I also want to answer your question about inmates selling seroquel on the black market in prison. As you well know, Seroquel has a sedating and possibly a dulling side effect. There are fewer things that inmates complain of more than difficulty sleeping. They are using the Seroquel for sleep, and I suspect for the dulling effect also. Prison is not a fun place to be. Also, 80% or more have prior history of substance abuse and are used to self-medicating. They will use whatever drugs are available to self-medicate. In my state, inmates do not pay anything for MH treatment, including psychiatrist visits or medications. So, if an inmate isn't able to convince a psychiatrist to Rx seroquel for him/her, then he/she will buy it from another inmate (who will have "cheeked" it, because MH medications are not self-meds in my state's prisons).

Hope this info helps.

Maybelline Jones said...

Oh - we're like twins!
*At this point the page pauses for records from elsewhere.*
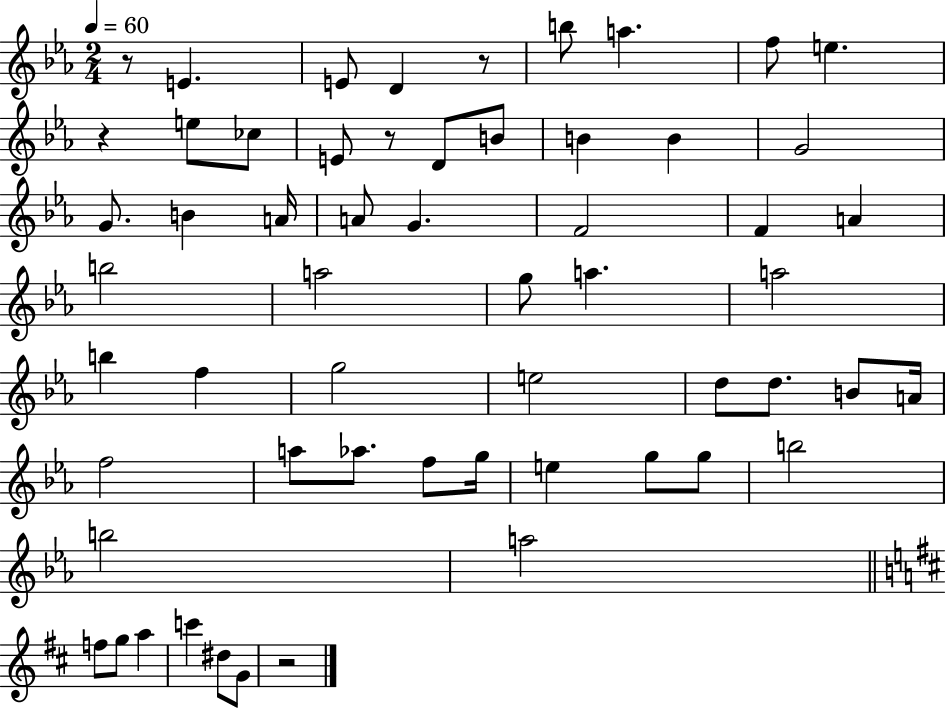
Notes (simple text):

R/e E4/q. E4/e D4/q R/e B5/e A5/q. F5/e E5/q. R/q E5/e CES5/e E4/e R/e D4/e B4/e B4/q B4/q G4/h G4/e. B4/q A4/s A4/e G4/q. F4/h F4/q A4/q B5/h A5/h G5/e A5/q. A5/h B5/q F5/q G5/h E5/h D5/e D5/e. B4/e A4/s F5/h A5/e Ab5/e. F5/e G5/s E5/q G5/e G5/e B5/h B5/h A5/h F5/e G5/e A5/q C6/q D#5/e G4/e R/h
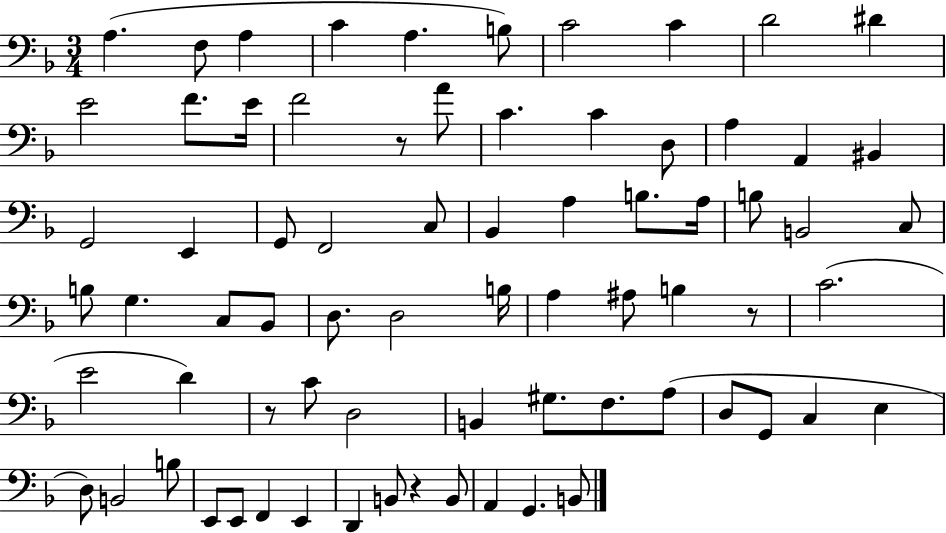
{
  \clef bass
  \numericTimeSignature
  \time 3/4
  \key f \major
  \repeat volta 2 { a4.( f8 a4 | c'4 a4. b8) | c'2 c'4 | d'2 dis'4 | \break e'2 f'8. e'16 | f'2 r8 a'8 | c'4. c'4 d8 | a4 a,4 bis,4 | \break g,2 e,4 | g,8 f,2 c8 | bes,4 a4 b8. a16 | b8 b,2 c8 | \break b8 g4. c8 bes,8 | d8. d2 b16 | a4 ais8 b4 r8 | c'2.( | \break e'2 d'4) | r8 c'8 d2 | b,4 gis8. f8. a8( | d8 g,8 c4 e4 | \break d8) b,2 b8 | e,8 e,8 f,4 e,4 | d,4 b,8 r4 b,8 | a,4 g,4. b,8 | \break } \bar "|."
}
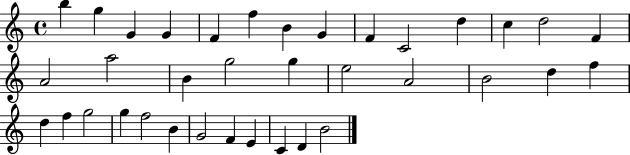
{
  \clef treble
  \time 4/4
  \defaultTimeSignature
  \key c \major
  b''4 g''4 g'4 g'4 | f'4 f''4 b'4 g'4 | f'4 c'2 d''4 | c''4 d''2 f'4 | \break a'2 a''2 | b'4 g''2 g''4 | e''2 a'2 | b'2 d''4 f''4 | \break d''4 f''4 g''2 | g''4 f''2 b'4 | g'2 f'4 e'4 | c'4 d'4 b'2 | \break \bar "|."
}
I've been on Lamictal and got the rash and my mouth is suffering from Seraquel (both cavaties and dry mouth). Now I swallow a few lithiums and a Paxil to even everything out. It's a handful of pills, but I feel stable and with it - usually.

James said...

Hang in there. My couse with bipolar II has been wild. 5 hospitalizations and a buch of the meds and I'm finally "stable" on Li, lamictal, and seroquel (funny huh?) Also have the sedation with seroquel which is good for falling asleep but makes me groggy in the AM. I finally graduated from med school 1.5 years ago after several failed courses, medical leaves, etc. I'm trying to start an intern year for the second time in FP but am realizing that it's not going to work. I already feel I'm going to loose it with the stress and sleep and it's going to get soo much worse. I know and respect my diesease and feel it's too much for me. I have fought it damn hard but think I'm beginning to realize that, for me, practicing medicine won't be healthy for me or my patients. This has been very hard to come to terms with since I owe so much $$ as well as the time and personal sacrifice. Oh well, I'm a warrior for getting as far as I have. Every body's disease course is different, obviously, but in general, medicine is challenging for a bipolar person. I am not trying to be discouraging, just relay my personal expreience. I wish you all the luck in the world on your path and more importantly, health and happiness.

Anonymous said...

I really enjoy reading your blog...keep it up and keep believing. I was applying to med school when my BP hit hard. I believe I would be in now, if I had realized what was going on at the time.